Under the surface, however, the movie gives viewers room to read whatever they want into Ennis and Jack’s story. You can see it as a simple gay-date movie, where the two stars age hardly a day in 20 years and, like hetero couples in more standard romantic movies (Back Street, To Each His Own, Imitation of Life, etc.), remain as handsome at the end as they were at the beginning.
Alternately (and preferably, I think), you can read it as a beautiful, sensitive love story about two men who must deny their deepest selves to get by in a world that won’t accept them as they are. Gyllenhaal’s forlorn, lonely Jack and Ledger’s tense, secretive Ennis, to whom words come only with a share of agony, are strangers in a strange land even as they try hard to blend in. In this light, women are viewed (as they are in many Westerns) as agents of civilization—except that here, “civilization” is oppressive and confining, not a betterment.
......
(Task set)
**a.** Translate this sentence from the movie review into Spanish: "In this light, women are viewed (as they are in many Westerns) as agents of civilization—except that here, “civilization” is oppressive and confining, not a betterment."
**b.** Write the next paragraph of the movie review, picking up right after its final sentence.

(Dataset excerpt)
......
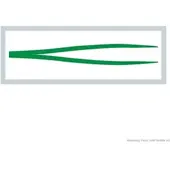 Hartmann MediSet Anatomisch Pincet Groen (7120563) | 20 stuks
......
(Answer set)
**a.** Desde esta perspectiva, las mujeres son vistas (como ocurre en muchos westerns) como agentes de la civilización, salvo que aquí la «civilización» es opresiva y restrictiva, no una mejora.

**b.**
The film even can be read as the story of two men who refuse to grow up and settle down, clinging to an impossible adolescent crush until their “real” lives—wives, children, jobs and family—have been allowed to wither from neglect, leaving them alone and miserable. Even their rancher boss (“You guys sure found a way to make the time pass up there”) can read as either a plain homophobe or just a boss who bridles at his employees cuddling in a pup tent while wolves stalk the sheep. And Hathaway and Williams make Lureen and Alma seem as victimized as their husbands. Hathaway brings such depth to Lureen that she hardly seems the same actress who appeared in The Princess Diaries and Ella Enchanted. Williams’ Alma, baffled and wounded, is perhaps the most interesting character in the whole film. These women have been cheated, too—though one makes a rueful accommodation while the other finds apparent happiness in a second marriage.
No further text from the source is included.